HUSTLIN’
Last night, one of my regulars bought me a shot of whiskey, then said to me, “You went to Columbia. What are you doing here?”
“Making money,” I said.
And yet, to me, bartending is so much more than that stack of bills at the end of the night. To be sure, it pays my rent, my hefty student loans, even enables me to afford Acaí smoothie packs from pricey natural food stores (forgive me—I live in LA). And yes, at times, I feel like a workaday cog in the nightlife wheel, cranking out vodka-Red Bulls for the WeHo masses.
So, when the nightly grind wears me down to the point where I doubt whether I can lift the bottle of Jack to pour one more Jack and Coke, I find strength and solace in Paul Newman’s words in The Hustler. “Anything can be great,” Newman’s character, pool hustler “Fast Eddie” Felson, says. “Brick-laying can be great if a guy knows . . . . what he’s doin’ and why and if he can make it come off . . . he knows; he just feels when to let it go and how much ’cause he’s got everything workin’ for him—timing, touch.
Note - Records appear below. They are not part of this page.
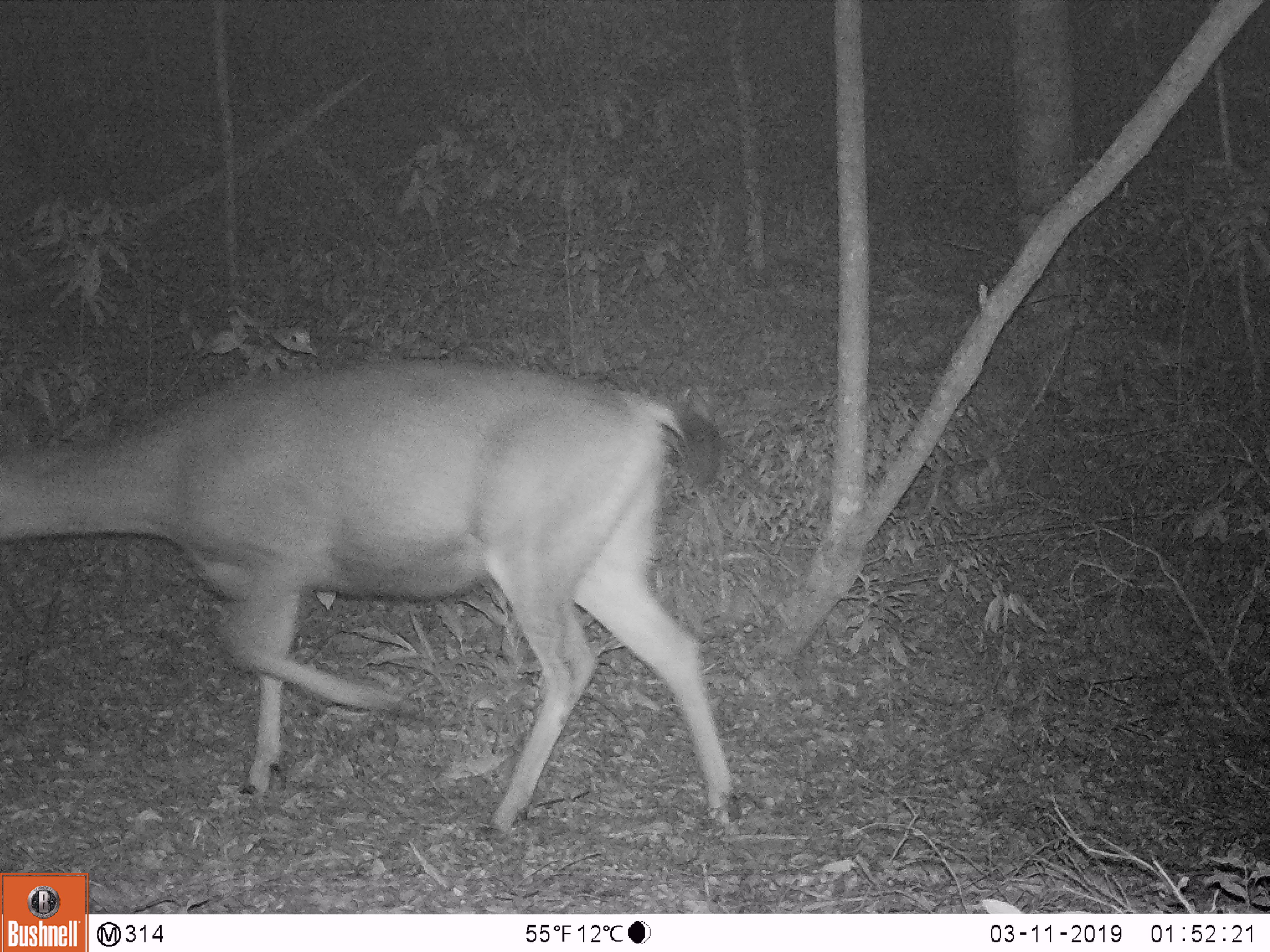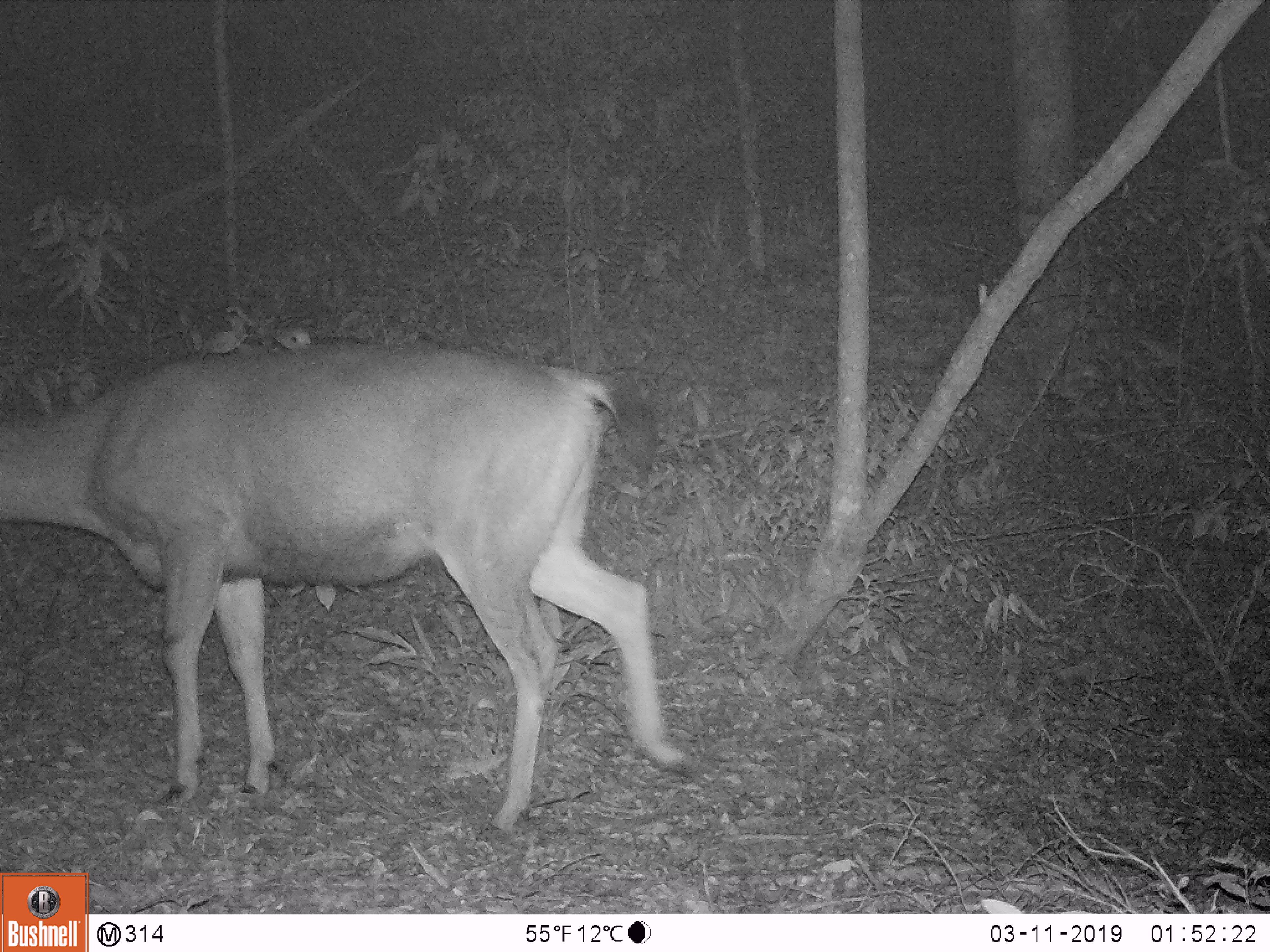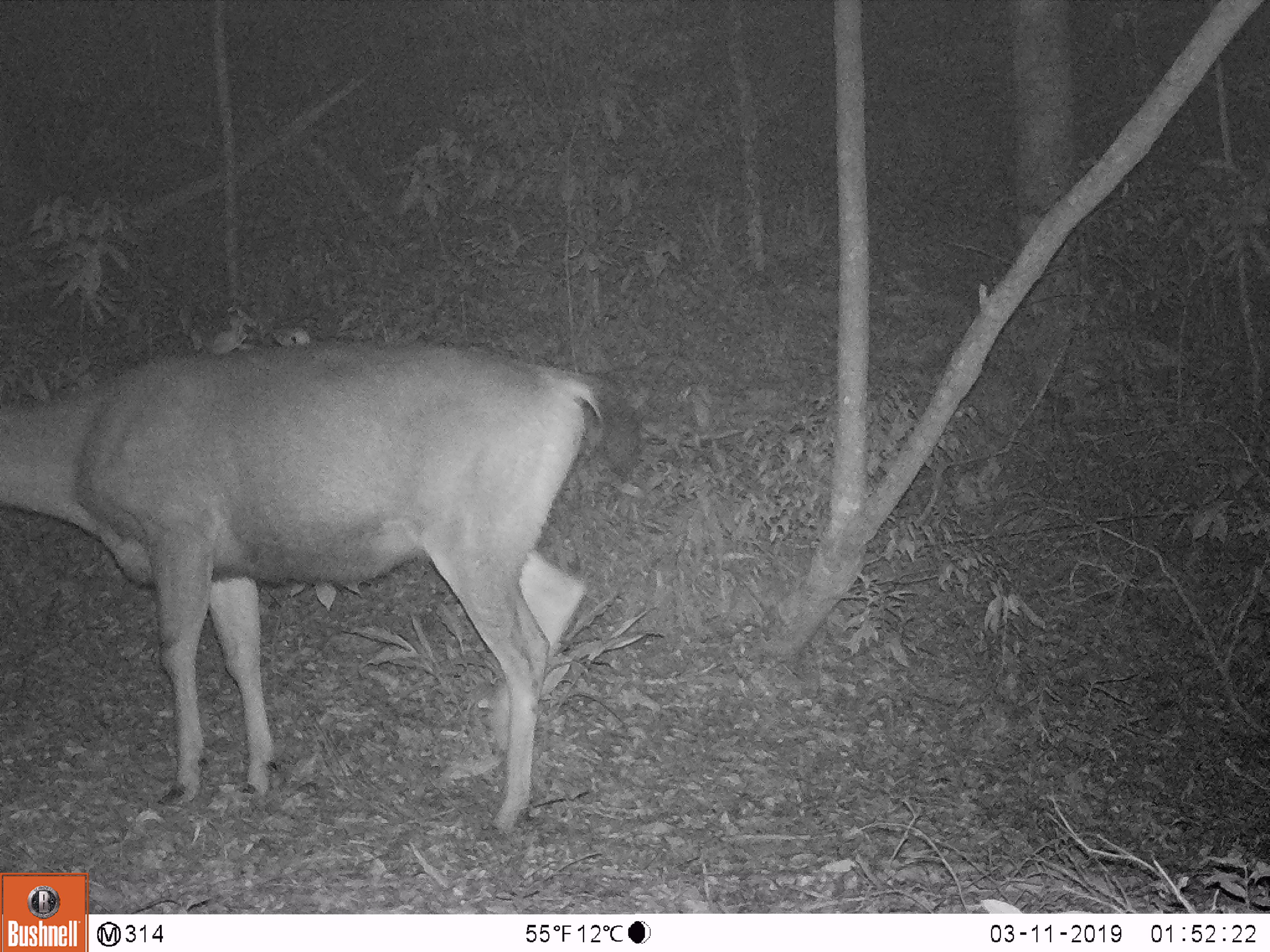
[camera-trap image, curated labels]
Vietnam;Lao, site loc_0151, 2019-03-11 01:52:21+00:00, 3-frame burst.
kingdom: Animalia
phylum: Chordata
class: Mammalia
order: Artiodactyla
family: Cervidae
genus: Rusa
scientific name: Rusa unicolor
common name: sambar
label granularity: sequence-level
It’s a great feeling, boy, it’s a real great feeling when you’re right and ya know you’re right . . . .ya play that game the way nobody’s ever played it before. ”
This is what I seek to do night in and night out behind the stick—to know what I’m doing and why, to tend bar in a way no one ever has before, to be great like Newman’s character is in that classic film. As I write these words, somehow, despite my exhaustion from routinely staying up ’til sunrise, I get excited because it’s 8:30 PM on a Saturday, an hour and a half before my shift starts. Another night. Another chance to do tha damn thang and do it properly. Here we go. Thanks, Fast Eddie.